-- START --

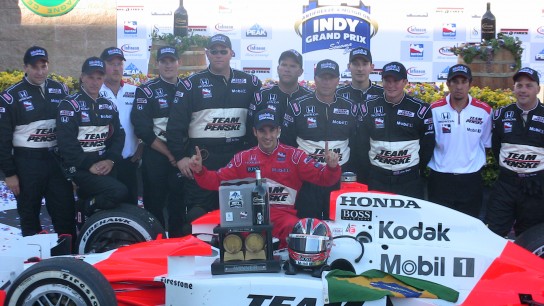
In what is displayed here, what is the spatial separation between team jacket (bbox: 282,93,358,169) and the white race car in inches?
45.7

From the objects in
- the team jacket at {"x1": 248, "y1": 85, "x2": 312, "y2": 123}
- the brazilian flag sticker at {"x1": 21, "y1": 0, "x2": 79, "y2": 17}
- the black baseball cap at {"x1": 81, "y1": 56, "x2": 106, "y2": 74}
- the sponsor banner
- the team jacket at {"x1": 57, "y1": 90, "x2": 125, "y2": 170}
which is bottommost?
the team jacket at {"x1": 57, "y1": 90, "x2": 125, "y2": 170}

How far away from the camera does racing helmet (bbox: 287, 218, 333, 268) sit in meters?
4.69

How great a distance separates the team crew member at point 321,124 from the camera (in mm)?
6336

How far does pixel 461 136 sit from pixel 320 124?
1274mm

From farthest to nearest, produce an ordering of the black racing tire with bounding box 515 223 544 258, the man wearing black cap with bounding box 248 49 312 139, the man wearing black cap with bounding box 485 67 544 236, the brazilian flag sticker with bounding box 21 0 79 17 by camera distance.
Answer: the brazilian flag sticker with bounding box 21 0 79 17 < the man wearing black cap with bounding box 248 49 312 139 < the man wearing black cap with bounding box 485 67 544 236 < the black racing tire with bounding box 515 223 544 258

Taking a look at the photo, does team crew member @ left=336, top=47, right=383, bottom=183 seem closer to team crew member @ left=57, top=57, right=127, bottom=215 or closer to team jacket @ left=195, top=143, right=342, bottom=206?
team jacket @ left=195, top=143, right=342, bottom=206

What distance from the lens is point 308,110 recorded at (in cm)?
643

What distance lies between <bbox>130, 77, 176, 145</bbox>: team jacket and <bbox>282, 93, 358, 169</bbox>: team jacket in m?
1.21

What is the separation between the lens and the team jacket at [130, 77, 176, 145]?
6781mm

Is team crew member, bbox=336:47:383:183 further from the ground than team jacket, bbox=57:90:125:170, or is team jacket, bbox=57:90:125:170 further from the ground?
team crew member, bbox=336:47:383:183

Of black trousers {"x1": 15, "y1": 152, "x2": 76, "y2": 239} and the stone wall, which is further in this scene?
the stone wall

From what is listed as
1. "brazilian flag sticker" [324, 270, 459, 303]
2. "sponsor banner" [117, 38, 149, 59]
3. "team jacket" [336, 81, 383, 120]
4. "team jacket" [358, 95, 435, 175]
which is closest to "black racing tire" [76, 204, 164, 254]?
"brazilian flag sticker" [324, 270, 459, 303]

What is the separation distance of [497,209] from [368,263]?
6.26 ft

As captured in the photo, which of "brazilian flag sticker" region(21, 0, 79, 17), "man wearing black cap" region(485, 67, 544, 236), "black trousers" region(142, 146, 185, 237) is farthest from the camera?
"brazilian flag sticker" region(21, 0, 79, 17)
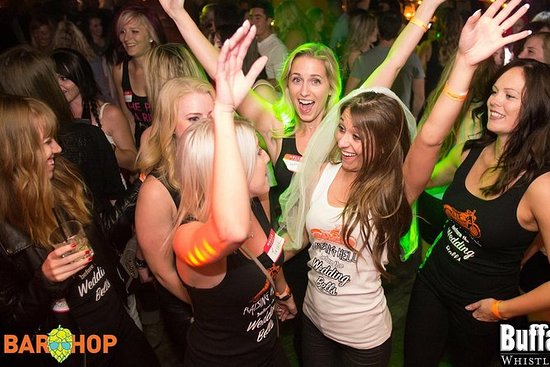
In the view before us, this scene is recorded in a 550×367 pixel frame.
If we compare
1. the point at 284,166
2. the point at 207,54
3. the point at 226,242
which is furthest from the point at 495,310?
the point at 207,54

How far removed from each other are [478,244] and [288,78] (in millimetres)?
1372

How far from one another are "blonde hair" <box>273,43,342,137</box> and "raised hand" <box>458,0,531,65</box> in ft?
3.14

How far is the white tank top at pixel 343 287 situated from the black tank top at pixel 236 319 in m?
0.28

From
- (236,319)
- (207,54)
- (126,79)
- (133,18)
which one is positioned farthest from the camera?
(126,79)

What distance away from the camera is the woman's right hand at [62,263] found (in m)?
1.55

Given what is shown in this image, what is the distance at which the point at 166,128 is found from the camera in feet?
7.12

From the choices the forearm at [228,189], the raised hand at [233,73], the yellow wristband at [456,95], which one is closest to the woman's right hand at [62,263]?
the forearm at [228,189]

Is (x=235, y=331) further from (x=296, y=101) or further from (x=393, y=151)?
(x=296, y=101)

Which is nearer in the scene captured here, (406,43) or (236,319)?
(236,319)

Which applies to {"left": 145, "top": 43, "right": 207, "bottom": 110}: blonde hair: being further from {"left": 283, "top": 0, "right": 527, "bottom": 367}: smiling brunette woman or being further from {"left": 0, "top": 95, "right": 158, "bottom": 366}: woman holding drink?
{"left": 283, "top": 0, "right": 527, "bottom": 367}: smiling brunette woman

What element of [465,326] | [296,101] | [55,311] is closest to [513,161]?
[465,326]

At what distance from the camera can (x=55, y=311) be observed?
5.82ft

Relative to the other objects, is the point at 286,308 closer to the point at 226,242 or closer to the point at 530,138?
the point at 226,242

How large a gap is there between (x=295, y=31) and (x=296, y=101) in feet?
9.95
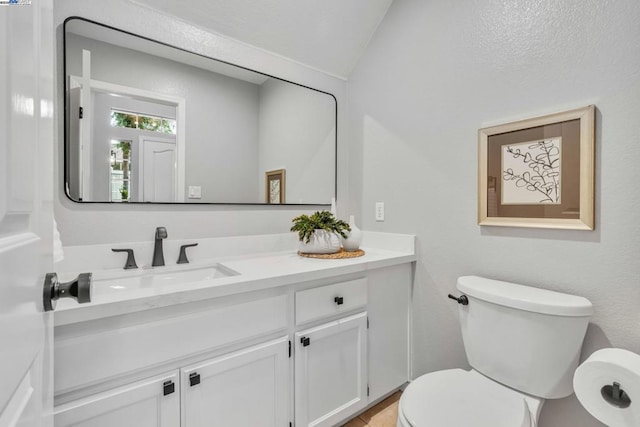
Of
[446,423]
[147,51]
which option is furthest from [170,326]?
[147,51]

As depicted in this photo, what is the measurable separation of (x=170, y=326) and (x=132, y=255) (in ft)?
1.71

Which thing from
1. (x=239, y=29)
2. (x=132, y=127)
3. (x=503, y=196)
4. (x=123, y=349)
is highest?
(x=239, y=29)

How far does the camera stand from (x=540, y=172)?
4.22 ft

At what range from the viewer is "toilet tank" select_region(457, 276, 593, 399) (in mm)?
1089

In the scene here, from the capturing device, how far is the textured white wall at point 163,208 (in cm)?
126

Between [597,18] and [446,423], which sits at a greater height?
[597,18]

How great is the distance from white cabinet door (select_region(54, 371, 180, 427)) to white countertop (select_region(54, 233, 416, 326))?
0.24 meters

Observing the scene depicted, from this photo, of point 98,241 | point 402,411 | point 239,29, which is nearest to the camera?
point 402,411

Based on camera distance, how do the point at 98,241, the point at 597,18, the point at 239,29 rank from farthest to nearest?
the point at 239,29 → the point at 98,241 → the point at 597,18

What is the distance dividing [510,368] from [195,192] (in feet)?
5.21

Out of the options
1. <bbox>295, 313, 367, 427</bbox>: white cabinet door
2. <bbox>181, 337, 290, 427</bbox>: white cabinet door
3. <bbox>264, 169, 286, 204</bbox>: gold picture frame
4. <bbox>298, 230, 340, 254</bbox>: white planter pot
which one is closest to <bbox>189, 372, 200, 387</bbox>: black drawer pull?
<bbox>181, 337, 290, 427</bbox>: white cabinet door

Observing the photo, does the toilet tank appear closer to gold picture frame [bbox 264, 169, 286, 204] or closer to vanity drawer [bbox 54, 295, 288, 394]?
vanity drawer [bbox 54, 295, 288, 394]

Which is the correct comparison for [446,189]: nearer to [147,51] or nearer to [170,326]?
[170,326]

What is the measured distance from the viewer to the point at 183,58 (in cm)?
151
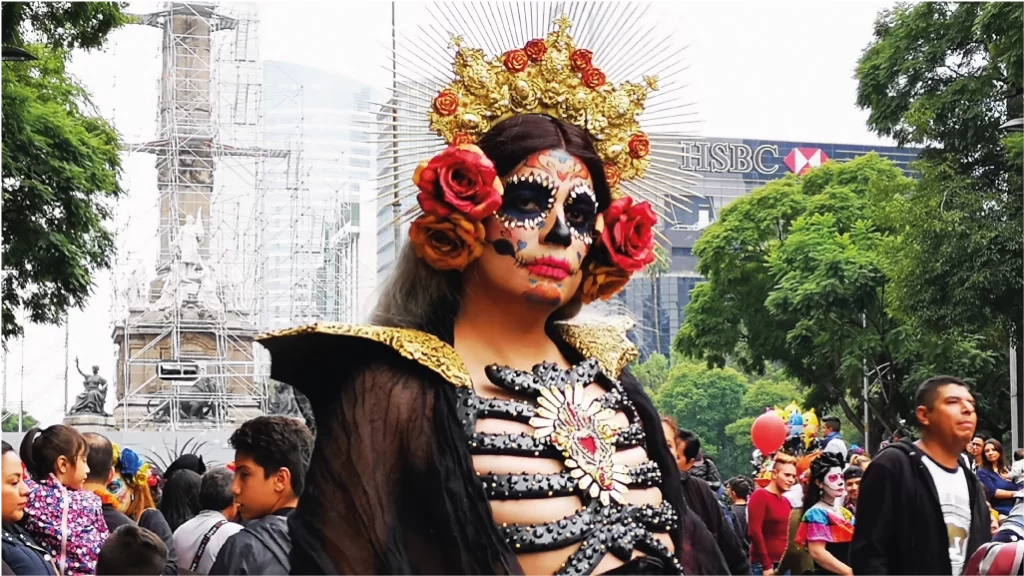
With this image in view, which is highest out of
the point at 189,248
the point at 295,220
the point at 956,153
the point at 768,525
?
the point at 295,220

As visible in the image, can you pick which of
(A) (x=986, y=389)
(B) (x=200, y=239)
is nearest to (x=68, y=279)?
(A) (x=986, y=389)

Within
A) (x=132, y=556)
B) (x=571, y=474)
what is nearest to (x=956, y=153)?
(x=132, y=556)

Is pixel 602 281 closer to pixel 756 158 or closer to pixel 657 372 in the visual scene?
pixel 657 372

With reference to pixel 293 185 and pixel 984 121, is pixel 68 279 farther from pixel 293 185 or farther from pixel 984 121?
pixel 293 185

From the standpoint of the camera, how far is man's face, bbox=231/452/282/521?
17.9 ft

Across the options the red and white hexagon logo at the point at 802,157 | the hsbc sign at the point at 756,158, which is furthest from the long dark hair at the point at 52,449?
the red and white hexagon logo at the point at 802,157

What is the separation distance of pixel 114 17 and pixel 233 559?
15008mm

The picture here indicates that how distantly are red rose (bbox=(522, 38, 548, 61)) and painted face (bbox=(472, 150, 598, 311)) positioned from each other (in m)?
0.31

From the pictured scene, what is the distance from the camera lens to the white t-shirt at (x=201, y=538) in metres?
6.71

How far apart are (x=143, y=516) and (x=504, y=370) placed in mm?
5151

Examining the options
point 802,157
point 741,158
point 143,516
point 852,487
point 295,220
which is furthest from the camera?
point 741,158

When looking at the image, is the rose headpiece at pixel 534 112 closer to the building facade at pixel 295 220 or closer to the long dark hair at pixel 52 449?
the long dark hair at pixel 52 449

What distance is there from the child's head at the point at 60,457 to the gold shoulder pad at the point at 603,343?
3283 millimetres

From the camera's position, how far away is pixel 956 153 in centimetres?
2411
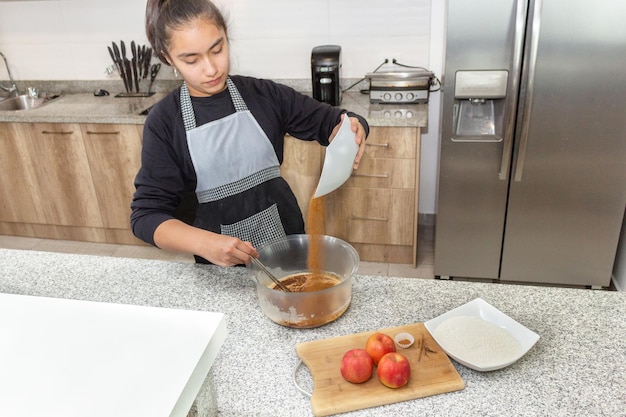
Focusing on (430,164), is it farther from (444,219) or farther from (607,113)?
(607,113)

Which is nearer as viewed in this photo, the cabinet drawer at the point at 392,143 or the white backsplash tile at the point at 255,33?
the cabinet drawer at the point at 392,143

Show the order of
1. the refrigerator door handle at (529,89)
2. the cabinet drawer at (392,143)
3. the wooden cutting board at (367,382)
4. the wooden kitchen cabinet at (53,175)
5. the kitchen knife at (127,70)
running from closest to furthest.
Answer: the wooden cutting board at (367,382) < the refrigerator door handle at (529,89) < the cabinet drawer at (392,143) < the wooden kitchen cabinet at (53,175) < the kitchen knife at (127,70)

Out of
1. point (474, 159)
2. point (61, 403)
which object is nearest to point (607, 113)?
point (474, 159)

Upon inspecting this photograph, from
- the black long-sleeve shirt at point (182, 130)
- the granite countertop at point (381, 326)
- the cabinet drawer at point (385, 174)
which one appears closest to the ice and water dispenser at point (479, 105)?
the cabinet drawer at point (385, 174)

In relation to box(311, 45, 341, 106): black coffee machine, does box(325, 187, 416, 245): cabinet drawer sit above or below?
below

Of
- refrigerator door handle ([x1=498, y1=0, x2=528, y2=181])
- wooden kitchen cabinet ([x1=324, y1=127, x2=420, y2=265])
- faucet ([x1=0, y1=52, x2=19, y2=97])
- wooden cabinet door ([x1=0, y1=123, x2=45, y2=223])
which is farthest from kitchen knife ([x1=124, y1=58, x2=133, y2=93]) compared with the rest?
refrigerator door handle ([x1=498, y1=0, x2=528, y2=181])

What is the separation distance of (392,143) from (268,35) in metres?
1.04

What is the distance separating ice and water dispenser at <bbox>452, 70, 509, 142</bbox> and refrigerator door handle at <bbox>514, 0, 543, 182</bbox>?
10cm

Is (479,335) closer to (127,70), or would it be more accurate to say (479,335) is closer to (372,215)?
(372,215)

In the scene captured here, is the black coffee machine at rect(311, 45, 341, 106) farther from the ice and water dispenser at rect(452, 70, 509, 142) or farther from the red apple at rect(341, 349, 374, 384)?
the red apple at rect(341, 349, 374, 384)

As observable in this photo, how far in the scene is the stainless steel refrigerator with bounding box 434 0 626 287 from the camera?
2.23 meters

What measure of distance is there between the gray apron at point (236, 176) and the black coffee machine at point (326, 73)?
117cm

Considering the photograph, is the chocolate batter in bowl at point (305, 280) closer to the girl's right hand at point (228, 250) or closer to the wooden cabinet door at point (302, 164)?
the girl's right hand at point (228, 250)

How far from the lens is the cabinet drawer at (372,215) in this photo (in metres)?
2.77
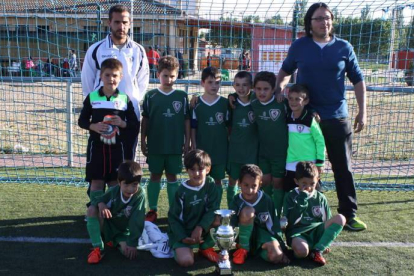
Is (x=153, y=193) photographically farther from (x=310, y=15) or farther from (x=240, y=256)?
(x=310, y=15)

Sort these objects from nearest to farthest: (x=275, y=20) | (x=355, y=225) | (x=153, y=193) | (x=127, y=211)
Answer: (x=127, y=211), (x=355, y=225), (x=153, y=193), (x=275, y=20)

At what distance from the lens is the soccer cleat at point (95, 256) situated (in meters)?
3.61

-- END --

■ **What is needed**
Retype word for word the span of lines above that begins with the line containing "In the scene captured here, is" and ends with the last line of the records; skip all pictures.

■ **Response**
In the scene captured here, is the black coffee machine at rect(311, 45, 341, 106) farther from the ice and water dispenser at rect(452, 70, 509, 142) or farther from the red apple at rect(341, 349, 374, 384)?
the red apple at rect(341, 349, 374, 384)

As observable in this photo, how far in the scene is the stainless steel refrigerator with bounding box 434 0 626 287 from the camera?
2.23 meters

What measure of distance is there between the gray apron at point (236, 176) and the black coffee machine at point (326, 73)?
117cm

Considering the photograph, is the chocolate batter in bowl at point (305, 280) closer to the girl's right hand at point (228, 250) or closer to the wooden cabinet door at point (302, 164)?
the girl's right hand at point (228, 250)

How far from the lens is the cabinet drawer at (372,215) in this photo (in metres)?
2.77
Is (x=153, y=193) photographically farther from (x=310, y=15) or farther from (x=240, y=256)?
(x=310, y=15)

Sort these objects from nearest to farthest: (x=275, y=20) | (x=355, y=225) | (x=153, y=193) | (x=127, y=211)
Answer: (x=127, y=211), (x=355, y=225), (x=153, y=193), (x=275, y=20)

At what distance from the lens is the soccer cleat at point (95, 256) situated (in meters)?
3.61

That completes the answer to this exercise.